Trigonelline is an alkaloid, and high amounts have been found in arabica coffee, fenugreeks and peas. Trigonelline is also a product of the niacin metabolism. Intriguingly, similar to N,N-dimethylglycine, urinary trigonelline was also identified as a predictive marker for diabetes, glucose homeostasis and osteoarthritis in the above-mentioned studies (Friedrich, et al., 2015; Loeser, et al., 2016; Friedrich, et al., 2018). Studies on oral administration of trigonelline have also revealed beneficial effects on insulin resistance and glucose tolerance in both murine models (Yoshinari, et al., 2009; Yoshinari & Igarashi, 2010) and humans (van Dijk, et al., 2009). While these studies suggest a positive association between trigonelline and glucose metabolism, the present study identified a decrease in urinary trigonelline with a reduction in body mass. However, as the present study identified decreases in trigonelline in participants that lost weight as response to the intervention, the present findings are consistent with a study on obese subjects undergoing gastric bypass, which reported that higher urinary trigonelline levels were associated with an obese phenotype (Calvani, et al., 2010). Involvement of the gut microbiota in urinary trigonelline excretion has been proposed (Calvani, et al., 2010), but remains to be established.
Trimethylamine (TMA) is a metabolite that can be generated from microbial metabolization of choline, betaine and carnitine. In the liver, TMA is oxidized to trimethylamine-N-oxide (TMAO) by hepatic flavin-containing monooxygenase 3 (FMO3). Studies have linked circulating levels of TMAO with diabetes (Dambrova, et al., 2016; Li, et al., 2022), and the 5-year longitudinal study by Friedrich et al. (Friedrich, et al., 2018) also found a positive association between urinary TMA levels and HbA1c, a diagnostic marker of diabetes. Thus, the observed decrease in urinary TMA excretion for responders to the HP breakfast in the present study might also reflect that the responders experienced an improved glucose homeostasis.

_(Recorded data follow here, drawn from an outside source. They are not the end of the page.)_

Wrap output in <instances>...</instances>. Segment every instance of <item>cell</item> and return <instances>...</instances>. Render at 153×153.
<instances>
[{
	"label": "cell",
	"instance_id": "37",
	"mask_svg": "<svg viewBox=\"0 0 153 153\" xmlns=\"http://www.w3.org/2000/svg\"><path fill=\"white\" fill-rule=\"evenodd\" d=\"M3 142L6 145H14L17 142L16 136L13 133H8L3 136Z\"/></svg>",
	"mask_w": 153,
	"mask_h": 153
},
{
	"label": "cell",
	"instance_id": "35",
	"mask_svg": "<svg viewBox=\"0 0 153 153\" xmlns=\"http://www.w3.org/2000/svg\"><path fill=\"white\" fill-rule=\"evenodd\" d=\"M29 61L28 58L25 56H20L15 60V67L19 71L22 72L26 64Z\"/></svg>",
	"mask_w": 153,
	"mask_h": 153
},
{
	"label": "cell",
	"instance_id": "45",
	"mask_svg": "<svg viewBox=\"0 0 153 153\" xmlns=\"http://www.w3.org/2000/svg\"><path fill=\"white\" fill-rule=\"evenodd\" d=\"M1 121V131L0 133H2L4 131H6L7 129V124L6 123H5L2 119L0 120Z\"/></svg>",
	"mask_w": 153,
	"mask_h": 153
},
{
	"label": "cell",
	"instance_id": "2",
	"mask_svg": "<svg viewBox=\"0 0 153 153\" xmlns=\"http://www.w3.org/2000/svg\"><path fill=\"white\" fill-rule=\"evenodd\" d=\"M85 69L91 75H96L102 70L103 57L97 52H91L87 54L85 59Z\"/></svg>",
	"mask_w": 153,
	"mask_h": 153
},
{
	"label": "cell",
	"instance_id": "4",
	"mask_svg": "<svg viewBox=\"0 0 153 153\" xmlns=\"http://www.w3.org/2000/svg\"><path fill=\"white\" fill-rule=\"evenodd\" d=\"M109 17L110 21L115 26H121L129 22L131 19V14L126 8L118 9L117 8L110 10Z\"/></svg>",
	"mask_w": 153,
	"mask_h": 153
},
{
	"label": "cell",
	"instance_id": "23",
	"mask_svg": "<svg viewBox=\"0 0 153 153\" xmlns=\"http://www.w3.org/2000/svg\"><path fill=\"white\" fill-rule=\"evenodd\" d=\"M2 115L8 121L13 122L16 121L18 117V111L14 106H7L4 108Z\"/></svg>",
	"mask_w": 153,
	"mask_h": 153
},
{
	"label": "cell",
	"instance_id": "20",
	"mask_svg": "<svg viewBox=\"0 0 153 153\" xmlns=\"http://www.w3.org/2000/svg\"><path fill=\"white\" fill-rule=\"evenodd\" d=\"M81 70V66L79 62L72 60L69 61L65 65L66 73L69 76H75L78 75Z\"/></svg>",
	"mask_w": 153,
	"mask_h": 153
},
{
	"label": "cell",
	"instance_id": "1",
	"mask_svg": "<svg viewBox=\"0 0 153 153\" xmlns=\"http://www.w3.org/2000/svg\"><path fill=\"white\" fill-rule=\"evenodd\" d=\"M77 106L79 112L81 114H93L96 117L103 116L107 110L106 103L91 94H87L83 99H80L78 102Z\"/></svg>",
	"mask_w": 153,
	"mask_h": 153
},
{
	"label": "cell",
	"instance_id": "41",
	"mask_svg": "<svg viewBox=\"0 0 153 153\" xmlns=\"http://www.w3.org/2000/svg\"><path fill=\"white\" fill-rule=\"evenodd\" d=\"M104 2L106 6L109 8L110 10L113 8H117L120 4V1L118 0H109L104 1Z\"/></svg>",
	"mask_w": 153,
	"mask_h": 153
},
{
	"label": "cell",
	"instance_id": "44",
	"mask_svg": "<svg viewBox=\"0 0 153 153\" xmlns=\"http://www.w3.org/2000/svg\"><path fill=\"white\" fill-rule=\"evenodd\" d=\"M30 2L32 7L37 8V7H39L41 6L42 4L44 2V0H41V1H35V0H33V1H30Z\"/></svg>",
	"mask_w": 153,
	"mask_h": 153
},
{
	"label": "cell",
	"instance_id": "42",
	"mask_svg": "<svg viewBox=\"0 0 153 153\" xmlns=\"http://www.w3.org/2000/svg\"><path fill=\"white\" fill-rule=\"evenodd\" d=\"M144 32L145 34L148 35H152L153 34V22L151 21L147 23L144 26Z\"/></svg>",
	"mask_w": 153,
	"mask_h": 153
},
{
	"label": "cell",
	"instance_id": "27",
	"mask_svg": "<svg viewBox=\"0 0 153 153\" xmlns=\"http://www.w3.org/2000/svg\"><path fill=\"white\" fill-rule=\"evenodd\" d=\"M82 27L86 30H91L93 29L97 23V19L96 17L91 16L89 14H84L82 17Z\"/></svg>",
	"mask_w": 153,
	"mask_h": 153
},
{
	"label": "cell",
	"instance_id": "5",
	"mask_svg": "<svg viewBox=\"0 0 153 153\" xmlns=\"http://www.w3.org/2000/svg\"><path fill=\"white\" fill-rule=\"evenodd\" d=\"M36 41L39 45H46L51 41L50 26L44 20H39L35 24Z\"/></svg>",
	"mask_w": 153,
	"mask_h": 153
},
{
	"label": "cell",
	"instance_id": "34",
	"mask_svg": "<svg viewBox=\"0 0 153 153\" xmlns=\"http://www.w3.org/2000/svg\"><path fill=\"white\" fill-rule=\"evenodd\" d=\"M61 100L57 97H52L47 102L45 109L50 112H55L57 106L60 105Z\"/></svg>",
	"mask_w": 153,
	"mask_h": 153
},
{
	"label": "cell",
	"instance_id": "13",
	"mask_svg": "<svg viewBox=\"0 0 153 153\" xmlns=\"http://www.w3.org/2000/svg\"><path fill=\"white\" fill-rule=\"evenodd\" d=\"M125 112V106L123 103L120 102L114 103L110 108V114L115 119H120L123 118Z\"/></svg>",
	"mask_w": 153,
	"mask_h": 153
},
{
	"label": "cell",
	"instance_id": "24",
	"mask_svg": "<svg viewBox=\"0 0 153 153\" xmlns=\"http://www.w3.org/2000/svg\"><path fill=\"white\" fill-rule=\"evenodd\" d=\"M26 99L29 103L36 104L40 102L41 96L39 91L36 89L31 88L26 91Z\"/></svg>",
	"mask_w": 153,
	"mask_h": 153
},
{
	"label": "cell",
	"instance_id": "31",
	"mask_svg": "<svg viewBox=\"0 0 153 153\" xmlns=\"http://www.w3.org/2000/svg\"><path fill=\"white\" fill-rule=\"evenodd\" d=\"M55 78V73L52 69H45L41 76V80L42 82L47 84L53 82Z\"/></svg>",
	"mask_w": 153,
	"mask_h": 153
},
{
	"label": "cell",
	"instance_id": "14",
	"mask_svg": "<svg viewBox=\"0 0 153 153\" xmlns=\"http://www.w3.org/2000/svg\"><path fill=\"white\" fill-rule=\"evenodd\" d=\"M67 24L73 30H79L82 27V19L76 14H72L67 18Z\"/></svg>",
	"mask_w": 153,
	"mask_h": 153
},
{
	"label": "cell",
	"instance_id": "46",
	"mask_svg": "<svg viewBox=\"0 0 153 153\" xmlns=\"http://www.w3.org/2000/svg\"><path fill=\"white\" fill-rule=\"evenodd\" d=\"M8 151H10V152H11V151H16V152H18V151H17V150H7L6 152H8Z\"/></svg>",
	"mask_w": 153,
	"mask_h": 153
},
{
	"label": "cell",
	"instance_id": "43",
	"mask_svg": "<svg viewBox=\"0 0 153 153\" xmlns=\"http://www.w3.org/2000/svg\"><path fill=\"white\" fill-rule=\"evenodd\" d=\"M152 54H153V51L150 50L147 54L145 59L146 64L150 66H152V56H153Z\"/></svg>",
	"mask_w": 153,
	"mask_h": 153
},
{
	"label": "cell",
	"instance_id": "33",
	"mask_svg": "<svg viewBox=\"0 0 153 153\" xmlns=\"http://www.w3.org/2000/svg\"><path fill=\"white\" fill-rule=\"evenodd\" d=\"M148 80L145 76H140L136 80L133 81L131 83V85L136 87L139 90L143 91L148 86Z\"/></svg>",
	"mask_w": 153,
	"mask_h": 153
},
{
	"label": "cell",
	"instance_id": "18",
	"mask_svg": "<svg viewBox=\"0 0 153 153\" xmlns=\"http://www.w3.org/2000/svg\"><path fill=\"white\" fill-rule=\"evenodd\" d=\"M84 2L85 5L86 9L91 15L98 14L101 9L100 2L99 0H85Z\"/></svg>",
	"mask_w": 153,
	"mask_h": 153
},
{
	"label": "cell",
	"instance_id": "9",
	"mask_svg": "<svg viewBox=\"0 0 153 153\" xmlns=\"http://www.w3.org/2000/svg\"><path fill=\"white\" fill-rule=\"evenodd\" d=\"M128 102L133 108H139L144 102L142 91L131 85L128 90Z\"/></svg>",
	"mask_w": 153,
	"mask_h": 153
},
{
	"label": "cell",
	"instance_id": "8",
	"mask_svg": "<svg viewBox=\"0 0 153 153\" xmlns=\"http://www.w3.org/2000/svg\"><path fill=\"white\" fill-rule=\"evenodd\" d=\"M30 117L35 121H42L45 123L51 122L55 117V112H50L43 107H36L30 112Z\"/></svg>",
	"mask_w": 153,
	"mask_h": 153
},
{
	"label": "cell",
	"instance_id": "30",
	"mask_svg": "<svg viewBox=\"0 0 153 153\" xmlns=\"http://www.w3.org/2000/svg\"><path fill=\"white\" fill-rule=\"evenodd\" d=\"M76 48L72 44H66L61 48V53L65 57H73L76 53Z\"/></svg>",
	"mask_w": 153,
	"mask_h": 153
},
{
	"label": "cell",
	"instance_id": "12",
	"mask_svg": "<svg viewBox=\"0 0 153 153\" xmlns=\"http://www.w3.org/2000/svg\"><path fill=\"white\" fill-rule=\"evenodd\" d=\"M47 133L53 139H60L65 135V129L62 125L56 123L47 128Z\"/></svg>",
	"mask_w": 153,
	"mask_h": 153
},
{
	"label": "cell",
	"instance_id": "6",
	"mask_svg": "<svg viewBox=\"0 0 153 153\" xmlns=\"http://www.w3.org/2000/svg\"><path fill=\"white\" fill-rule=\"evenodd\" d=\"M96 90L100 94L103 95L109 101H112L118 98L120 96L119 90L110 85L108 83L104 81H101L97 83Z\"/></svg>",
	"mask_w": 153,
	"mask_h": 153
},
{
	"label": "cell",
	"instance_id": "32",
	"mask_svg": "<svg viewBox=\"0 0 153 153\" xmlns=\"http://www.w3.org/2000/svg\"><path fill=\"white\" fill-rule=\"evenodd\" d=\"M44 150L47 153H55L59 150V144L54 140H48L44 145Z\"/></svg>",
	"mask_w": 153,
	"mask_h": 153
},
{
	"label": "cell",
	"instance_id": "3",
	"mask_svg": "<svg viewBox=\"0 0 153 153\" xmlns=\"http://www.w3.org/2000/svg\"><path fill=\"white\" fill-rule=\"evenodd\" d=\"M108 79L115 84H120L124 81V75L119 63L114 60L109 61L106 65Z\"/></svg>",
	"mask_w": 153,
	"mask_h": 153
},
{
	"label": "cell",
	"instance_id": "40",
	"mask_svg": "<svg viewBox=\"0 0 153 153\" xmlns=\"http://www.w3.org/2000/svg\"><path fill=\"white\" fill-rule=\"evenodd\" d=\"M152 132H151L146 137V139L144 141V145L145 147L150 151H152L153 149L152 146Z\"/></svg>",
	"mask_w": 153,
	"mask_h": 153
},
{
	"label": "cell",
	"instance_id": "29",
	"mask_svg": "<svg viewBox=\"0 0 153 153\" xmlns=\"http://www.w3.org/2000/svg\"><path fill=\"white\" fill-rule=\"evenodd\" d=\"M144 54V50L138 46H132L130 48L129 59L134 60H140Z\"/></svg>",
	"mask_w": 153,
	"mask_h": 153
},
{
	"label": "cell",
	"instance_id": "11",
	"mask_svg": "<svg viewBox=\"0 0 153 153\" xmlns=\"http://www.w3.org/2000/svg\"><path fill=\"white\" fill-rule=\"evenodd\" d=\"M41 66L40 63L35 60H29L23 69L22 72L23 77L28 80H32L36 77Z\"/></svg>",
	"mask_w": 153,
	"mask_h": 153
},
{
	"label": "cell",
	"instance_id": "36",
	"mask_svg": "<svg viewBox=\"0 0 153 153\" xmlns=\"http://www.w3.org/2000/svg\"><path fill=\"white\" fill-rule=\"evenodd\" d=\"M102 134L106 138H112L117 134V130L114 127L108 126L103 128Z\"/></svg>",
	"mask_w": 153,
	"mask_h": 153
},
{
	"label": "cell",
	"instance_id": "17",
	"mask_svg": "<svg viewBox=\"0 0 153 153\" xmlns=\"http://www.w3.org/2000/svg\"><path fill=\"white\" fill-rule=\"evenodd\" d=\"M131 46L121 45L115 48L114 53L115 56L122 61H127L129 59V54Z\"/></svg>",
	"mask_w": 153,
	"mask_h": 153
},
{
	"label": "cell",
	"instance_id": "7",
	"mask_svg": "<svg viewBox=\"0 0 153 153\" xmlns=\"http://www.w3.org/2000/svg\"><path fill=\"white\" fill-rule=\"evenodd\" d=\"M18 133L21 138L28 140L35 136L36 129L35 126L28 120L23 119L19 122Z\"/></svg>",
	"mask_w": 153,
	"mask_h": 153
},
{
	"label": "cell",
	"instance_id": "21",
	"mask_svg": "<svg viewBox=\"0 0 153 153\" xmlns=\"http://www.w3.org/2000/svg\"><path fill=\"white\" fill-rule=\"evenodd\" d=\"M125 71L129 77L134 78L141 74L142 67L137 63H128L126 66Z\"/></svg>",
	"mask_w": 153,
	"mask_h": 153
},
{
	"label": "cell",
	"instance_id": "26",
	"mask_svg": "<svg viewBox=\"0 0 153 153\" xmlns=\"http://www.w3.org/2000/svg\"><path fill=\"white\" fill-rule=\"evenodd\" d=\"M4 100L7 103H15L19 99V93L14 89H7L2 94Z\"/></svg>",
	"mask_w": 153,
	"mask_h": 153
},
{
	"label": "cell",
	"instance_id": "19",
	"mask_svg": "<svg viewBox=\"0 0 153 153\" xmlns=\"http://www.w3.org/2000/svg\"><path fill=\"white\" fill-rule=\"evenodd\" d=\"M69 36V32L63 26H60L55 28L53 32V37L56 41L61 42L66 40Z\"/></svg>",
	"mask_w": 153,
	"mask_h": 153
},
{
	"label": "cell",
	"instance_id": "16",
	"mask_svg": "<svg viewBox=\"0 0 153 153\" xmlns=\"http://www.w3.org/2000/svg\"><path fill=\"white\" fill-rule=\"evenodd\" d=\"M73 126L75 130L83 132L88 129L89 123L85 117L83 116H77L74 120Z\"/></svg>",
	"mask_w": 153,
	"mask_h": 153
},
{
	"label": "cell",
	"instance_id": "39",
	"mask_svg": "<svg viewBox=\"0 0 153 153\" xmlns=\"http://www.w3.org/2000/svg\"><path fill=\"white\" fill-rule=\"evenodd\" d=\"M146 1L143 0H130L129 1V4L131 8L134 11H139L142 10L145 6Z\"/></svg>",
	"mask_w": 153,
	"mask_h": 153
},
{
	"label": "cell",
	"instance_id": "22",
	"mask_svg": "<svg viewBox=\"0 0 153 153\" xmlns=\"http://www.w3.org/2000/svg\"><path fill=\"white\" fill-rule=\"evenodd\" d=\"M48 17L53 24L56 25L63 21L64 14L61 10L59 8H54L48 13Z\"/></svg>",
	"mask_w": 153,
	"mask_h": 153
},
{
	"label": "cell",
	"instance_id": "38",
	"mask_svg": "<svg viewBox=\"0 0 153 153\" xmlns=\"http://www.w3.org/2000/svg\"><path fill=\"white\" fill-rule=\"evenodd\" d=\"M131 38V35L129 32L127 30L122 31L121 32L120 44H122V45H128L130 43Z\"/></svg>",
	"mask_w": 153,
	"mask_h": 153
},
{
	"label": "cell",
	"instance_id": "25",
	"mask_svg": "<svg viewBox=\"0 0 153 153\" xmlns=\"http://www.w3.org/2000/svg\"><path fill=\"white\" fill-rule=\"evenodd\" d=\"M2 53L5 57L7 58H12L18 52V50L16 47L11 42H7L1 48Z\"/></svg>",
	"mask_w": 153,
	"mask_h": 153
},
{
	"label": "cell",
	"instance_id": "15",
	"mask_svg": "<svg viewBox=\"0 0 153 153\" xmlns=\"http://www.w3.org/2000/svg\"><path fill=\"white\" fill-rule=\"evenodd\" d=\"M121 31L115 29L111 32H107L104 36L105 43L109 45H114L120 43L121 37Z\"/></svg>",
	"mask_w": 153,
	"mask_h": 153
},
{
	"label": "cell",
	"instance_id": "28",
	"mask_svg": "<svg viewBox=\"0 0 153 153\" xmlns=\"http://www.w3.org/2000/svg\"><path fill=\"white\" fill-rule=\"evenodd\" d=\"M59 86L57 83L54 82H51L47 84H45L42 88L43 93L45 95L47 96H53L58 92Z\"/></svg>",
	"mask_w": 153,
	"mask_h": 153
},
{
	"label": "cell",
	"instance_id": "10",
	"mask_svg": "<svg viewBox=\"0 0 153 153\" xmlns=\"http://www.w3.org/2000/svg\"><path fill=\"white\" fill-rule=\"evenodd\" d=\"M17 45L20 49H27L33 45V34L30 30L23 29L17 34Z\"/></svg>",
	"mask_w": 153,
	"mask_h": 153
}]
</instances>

In addition to the three metabolites discussed above, pathway analysis also revealed that endogenous metabolism differed among women that responded to breakfast interventions with a body mass loss and non-responders (Fig. 2). Thus, citrate cycle (TCA) metabolism was found to differ. Intriguingly, a study based on a knowledge discovery from databases proposed that an inhibition of the TCA cycle is a crucial event in the chain of metabolic processes leading to obesity. The inhibition disturbs energy metabolism and results in ATP deficiency with simultaneous fat accumulation (Wlodek & Gonzales, 2003). Glyoxylate/dicarboxylate metabolism was also found to differ between women that responded to breakfast intervention with a body mass loss and non-responders, addressing the important role that glycine seems to play in body mass loss. Proffit et al. have shown that glyoxylate/dicarboxylate metabolism is upregulated in metabolic disorders (obesity, Type 2 diabetes, and atherosclerosis cardiovascular disease) (Proffitt, et al., 2022), while Song proposed a relationship between glyoxylate pathway and fat-induced hepatic insulin resistance (Song, 2000).